Reporting of encounter data is extremely important. Health Net is required to provide encounter data to regulatory agencies. Default enrollment is also based on complete and accurate submissions of encounter data. The following procedures are required for encounter reporting:

  • Reporting of services must be on a per member, per visit basis, rather than a monthly summary. An accounting of all services rendered by date and member must be submitted to Health Net. The encounter data should be submitted via electronic transmission in the HMO's Western Region HMO/Information Services Standards ANSI 837 5010 X12 format. Encounter records must include the same data elements as would be required on a fee-for-service (FFS) claim form. An authorized electronic data interchange (EDI) vendor or clearinghouse may also be used for encounter reporting purposes. Contact the Capitated Claims/Encounter Department for additional information.
  • Health Net does not accept encounter and encounter summary reports on paper. Providers must submit them electronically. For additional information about how to submit encounters electronically, refer to 837 5010 Professional and Institutional Standards (PDF)837 Institutional Companion Guide (PDF) and 837 Professional Companion Guide (PDF).The Department of Health Care Services (DHCS) dictates that Health Net report services within 90 days from the month of service. Participating providers are required to report services according to the terms of the Provider Participation Agreement (PPA).
  • PPGs are required to submit electronic encounter files at least once a month.
  • All encounter reporting must identify members by their Health Net identification (ID) number. This number is on each member's ID card. Submission of encounter data without the member ID number is not acceptable and is returned for correction.

Provider NPI Validation

Per the requirement of the Centers for Medicare & Medicaid Services (CMS), Health Net validates submitted billing provider National Provider Identifiers (NPIs) against the National Plan and Provider Enumeration System (NPPES) database for all dates of service. If the billing NPI is not found or is inactive, capitated encounter claims will be rejected.

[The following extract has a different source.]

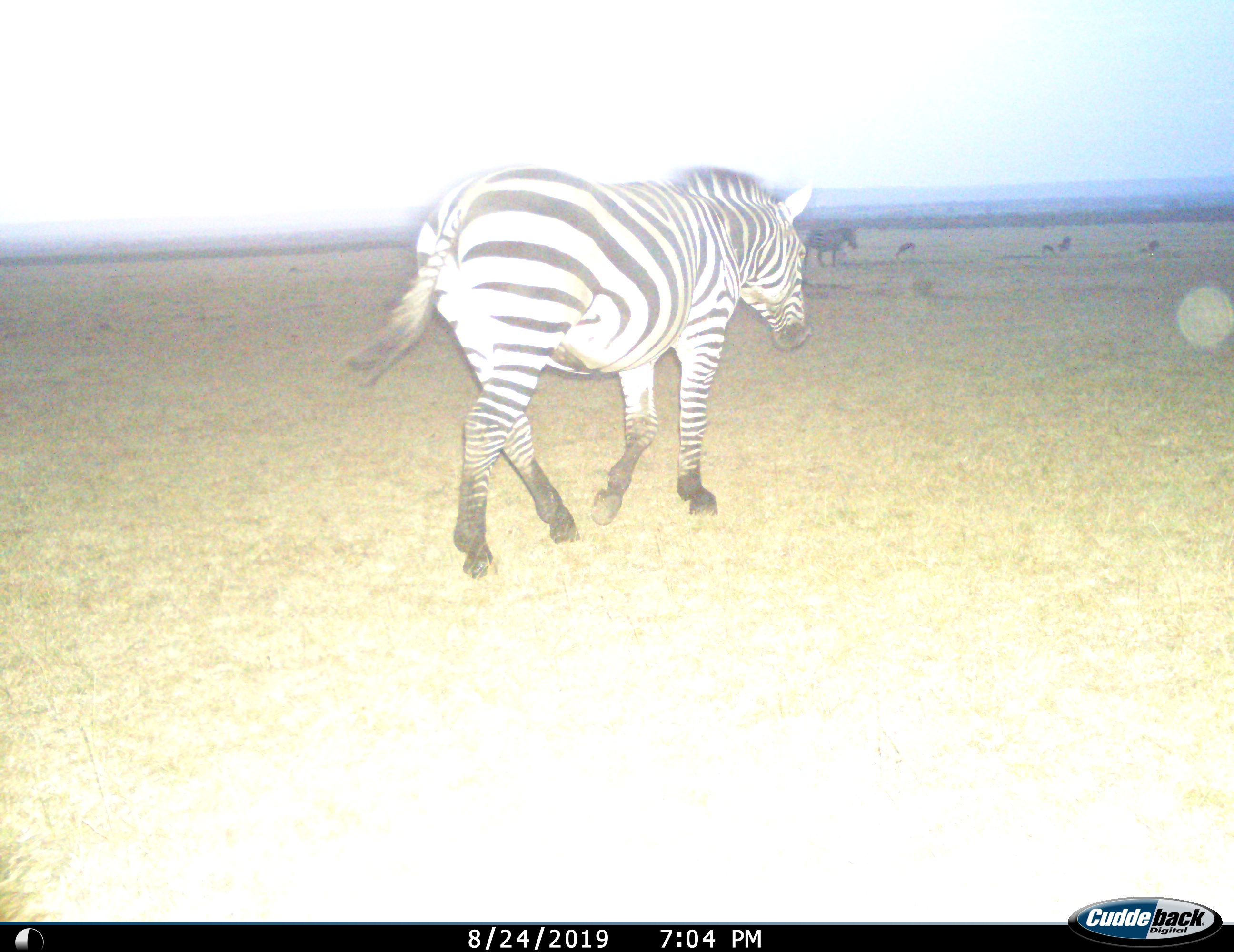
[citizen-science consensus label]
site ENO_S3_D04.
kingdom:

Capitated encounter claims rejected will receive an edit with the reason for rejection. The edit reads, "NPPES BILLING PRV NPI IS MISSING OR INACTIVE."

This process applies to professional and institutional Cal MediConnect capitated encounter claims for all dates of service.

The following three default NPIs will be excluded from the validation process:

  • Professional: 1999999984
  • Institutional: 1999999976
  • Durable medical equipment (DME): 1999999992

Contact the Capitated Claims/Encounters Department for assistance in developing or modifying procedures to accomplish complete encounter data submission.

Capitated providers are asked to produce a corrective action plan if the format, quality, timeliness, or expected volume of encounters is not in compliance with Health Net standards. Capitated providers may be sanctioned if they continue to demonstrate noncompliance. Sanctions may include requiring the capitated provider to use an encounter vendor at their own expense, freezing new enrollment and can ultimately result in termination of the capitation contract.